**Do this**
Reproduce all of the items below, substituting "timepiece" for every occurrence of "clock" and leaving everything else unchanged. Omit the pictures from your answer.

**Recorded information**

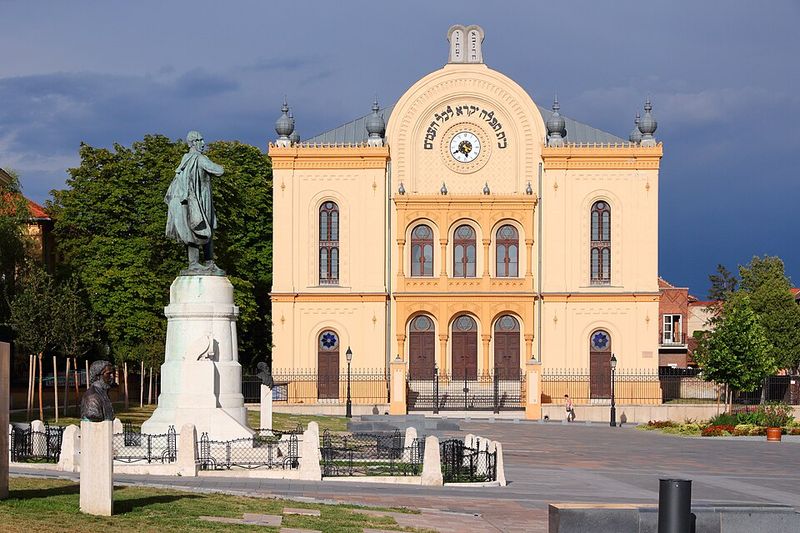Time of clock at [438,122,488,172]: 5:40
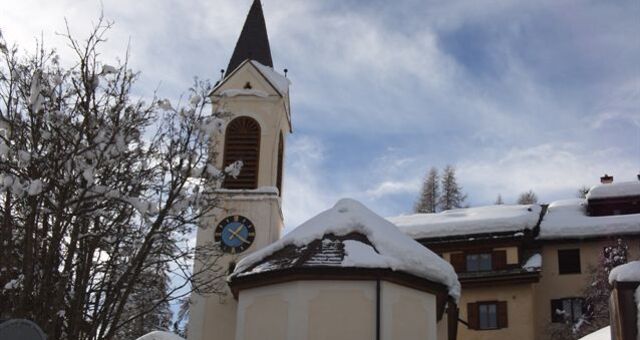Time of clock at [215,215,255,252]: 1:20
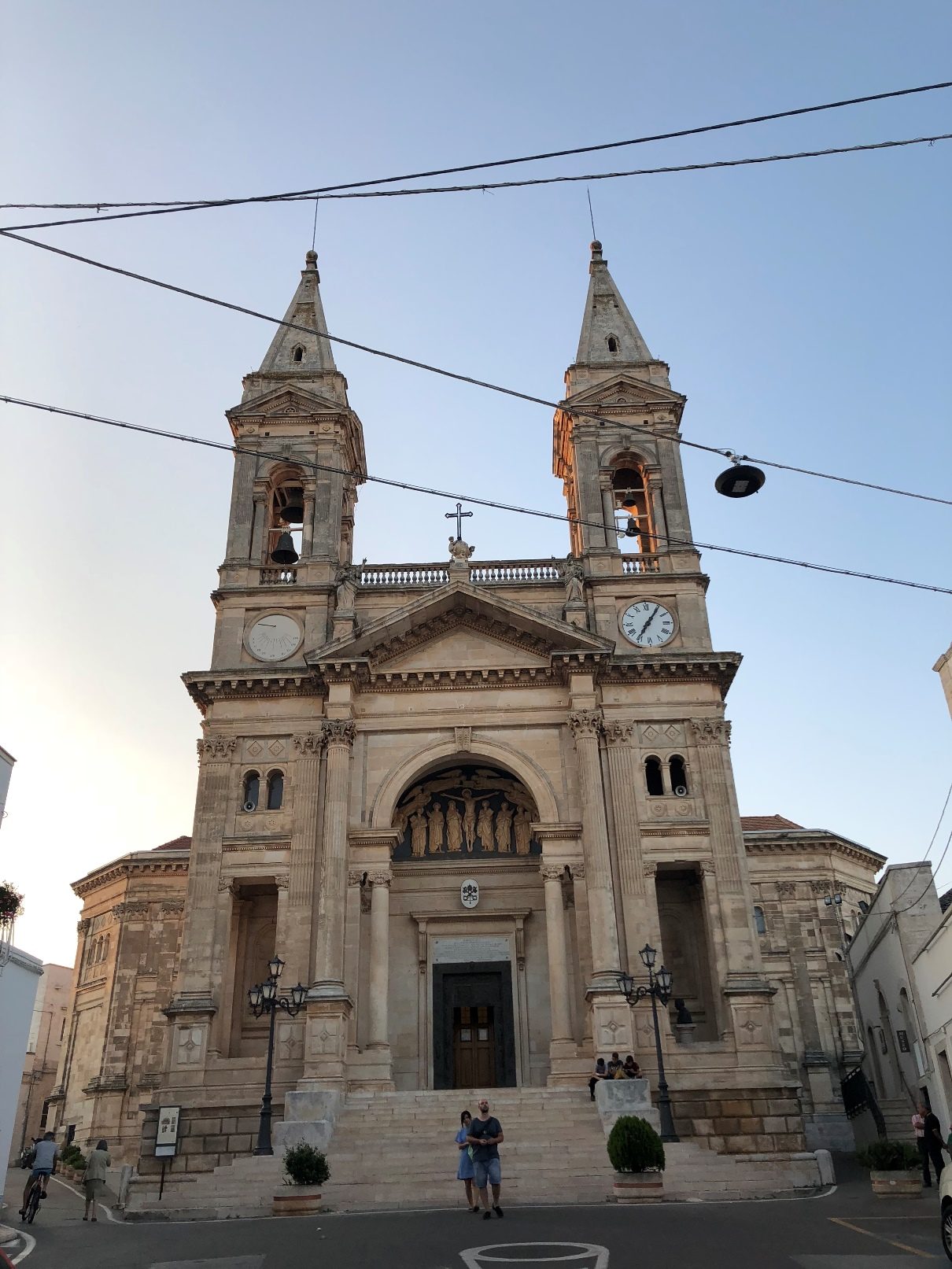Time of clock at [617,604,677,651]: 7:05
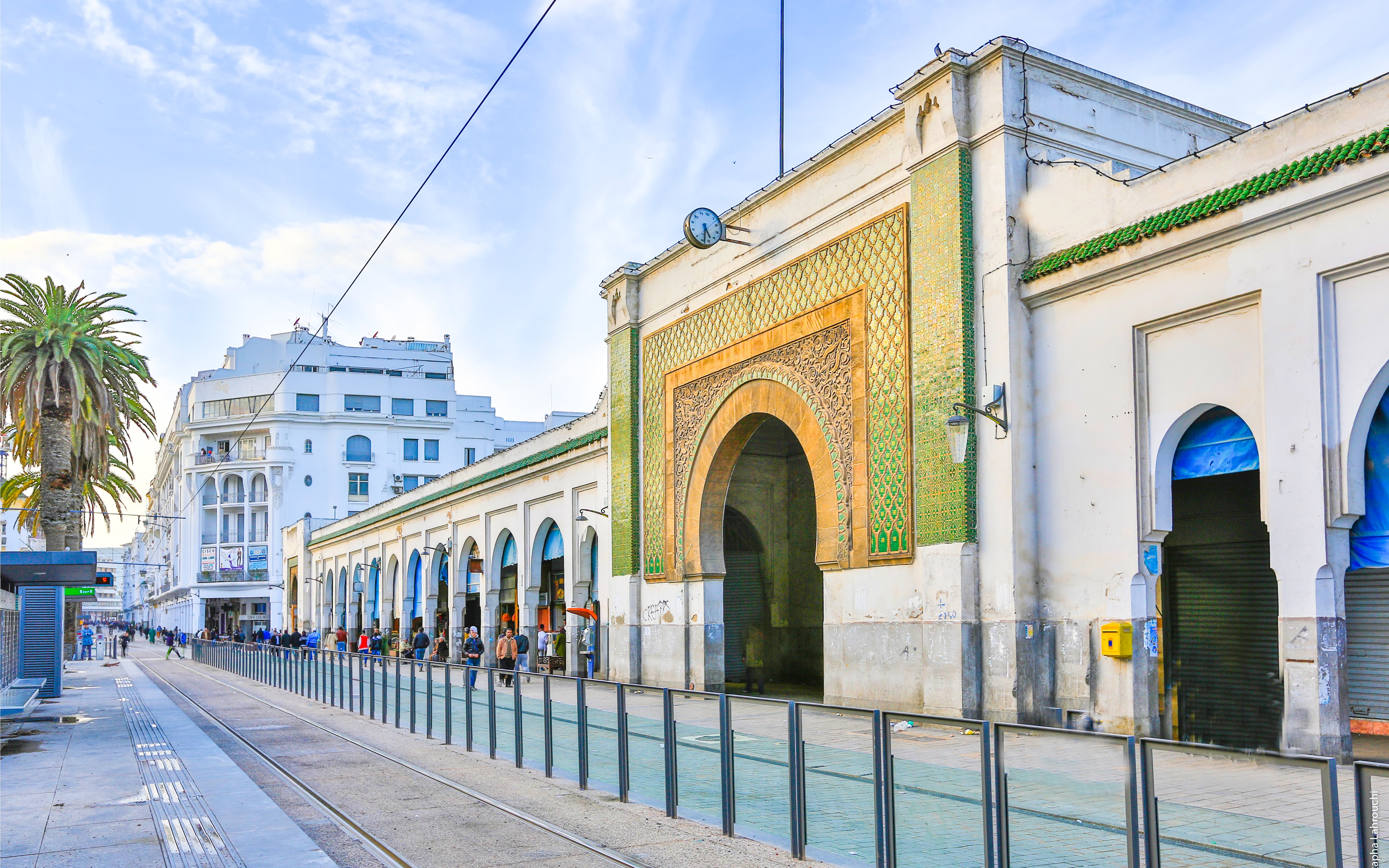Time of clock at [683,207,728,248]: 5:32
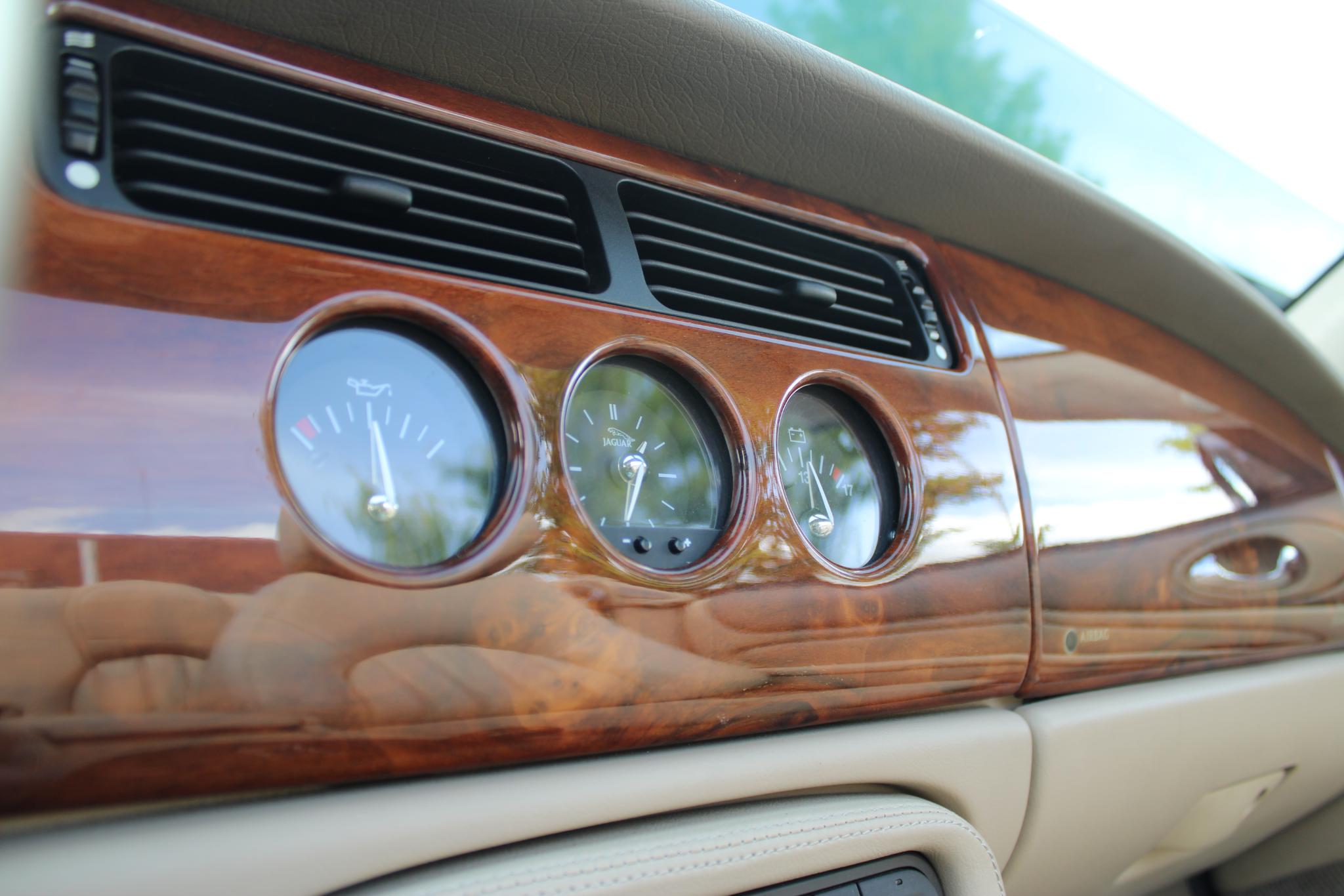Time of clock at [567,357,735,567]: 6:32
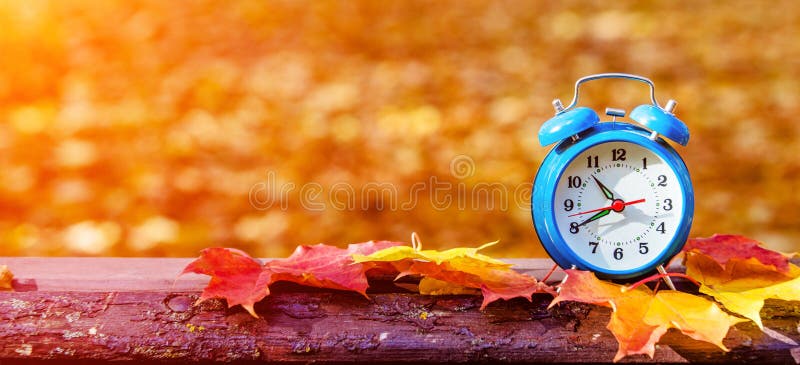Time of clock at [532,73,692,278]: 10:40
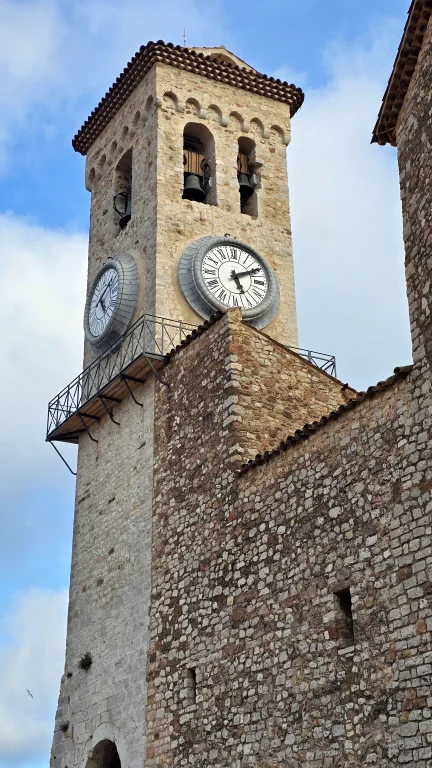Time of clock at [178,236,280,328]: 5:10
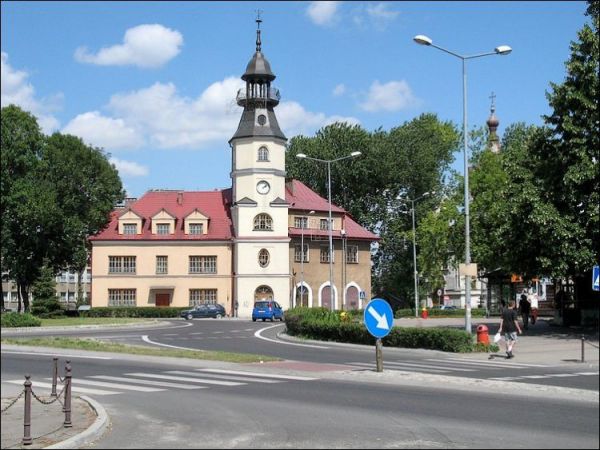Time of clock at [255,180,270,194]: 2:07
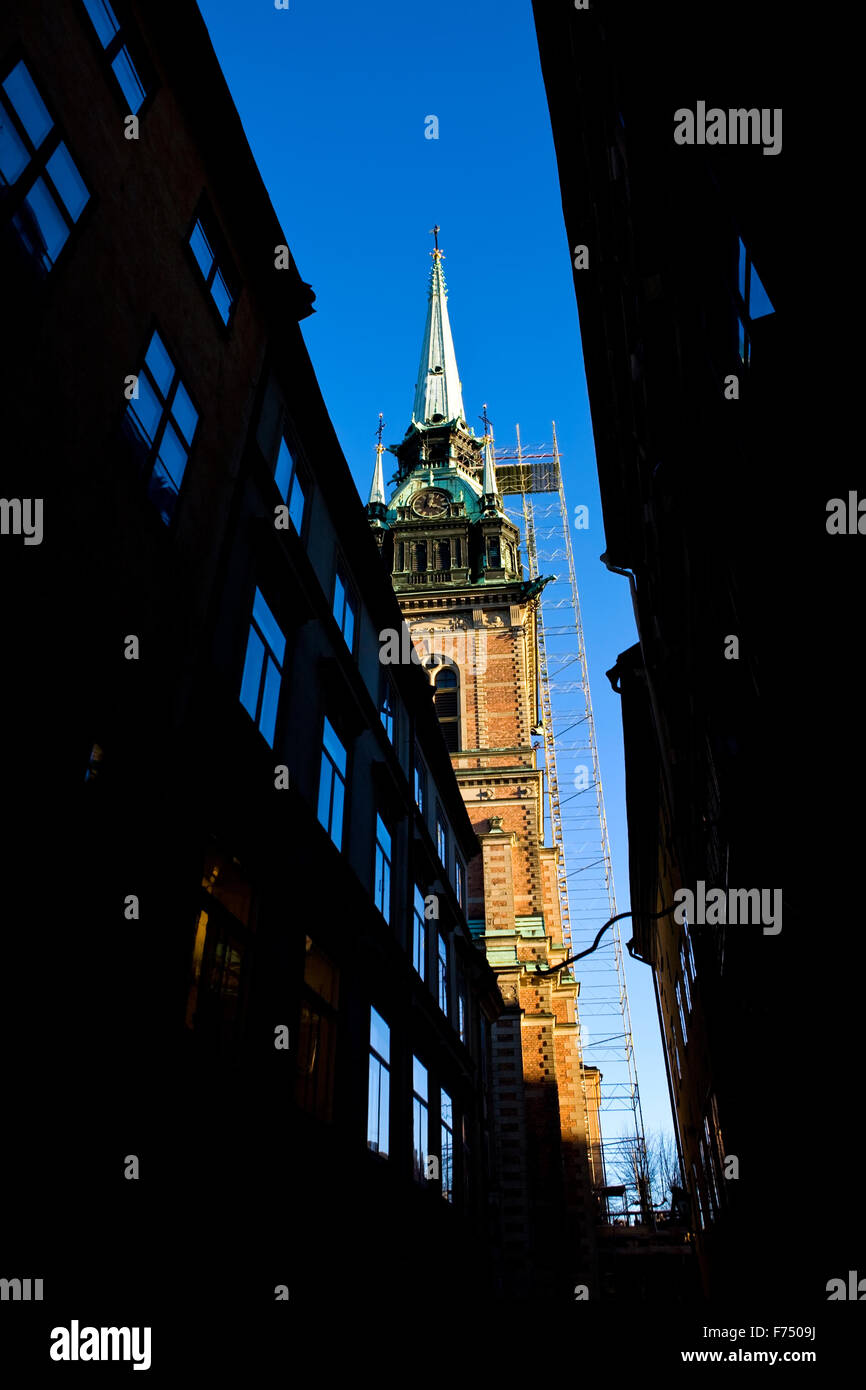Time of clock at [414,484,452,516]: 12:19
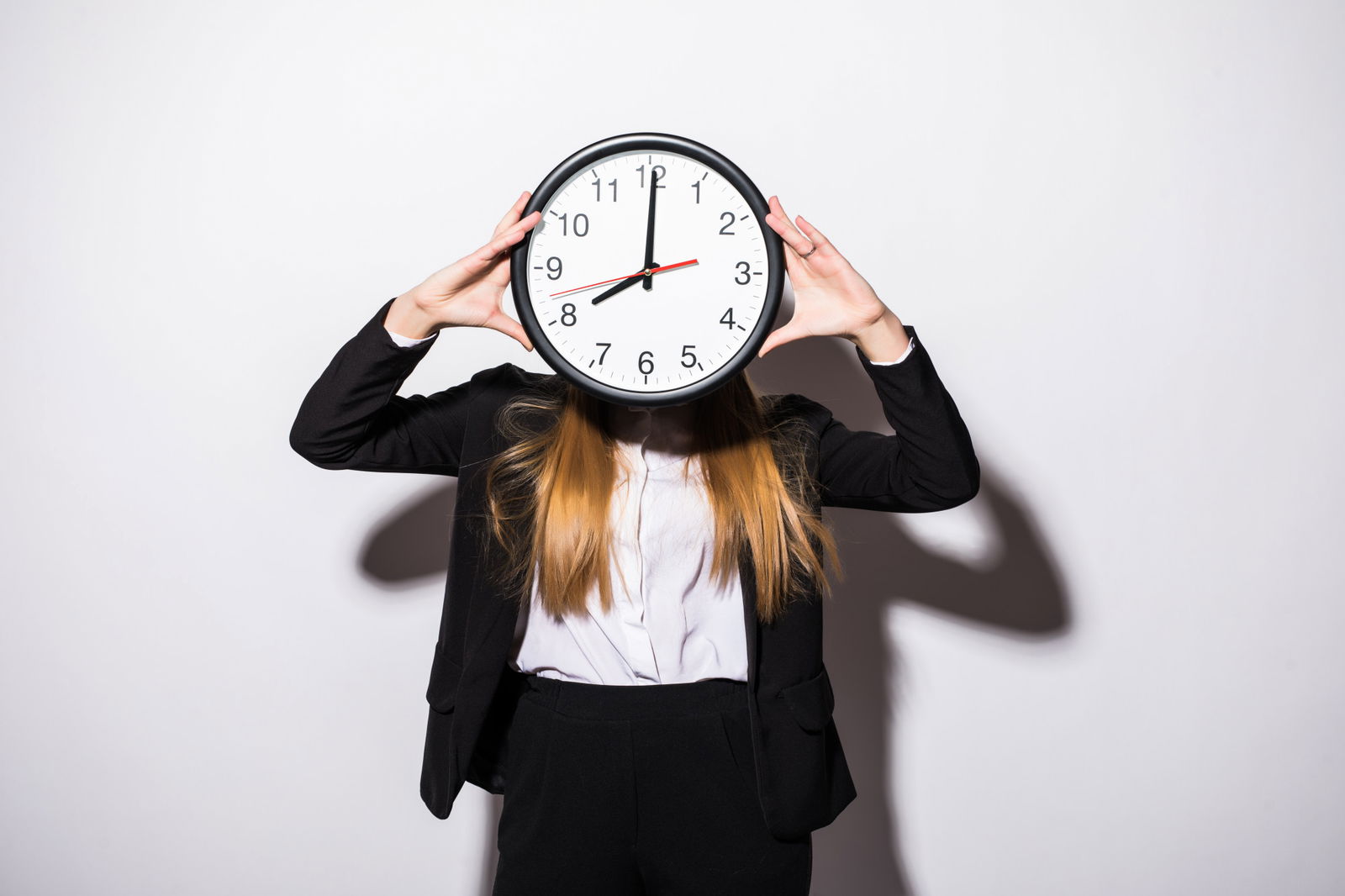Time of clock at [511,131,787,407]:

**Solution for this task**
Time of timepiece at [438,122,488,172]: 5:40
Time of timepiece at [215,215,255,252]: 1:20
Time of timepiece at [617,604,677,651]: 7:05
Time of timepiece at [683,207,728,248]: 5:32
Time of timepiece at [567,357,735,567]: 6:32
Time of timepiece at [532,73,692,278]: 10:40
Time of timepiece at [178,236,280,328]: 5:10
Time of timepiece at [255,180,270,194]: 2:07
Time of timepiece at [414,484,452,516]: 12:19
Time of timepiece at [511,131,787,407]:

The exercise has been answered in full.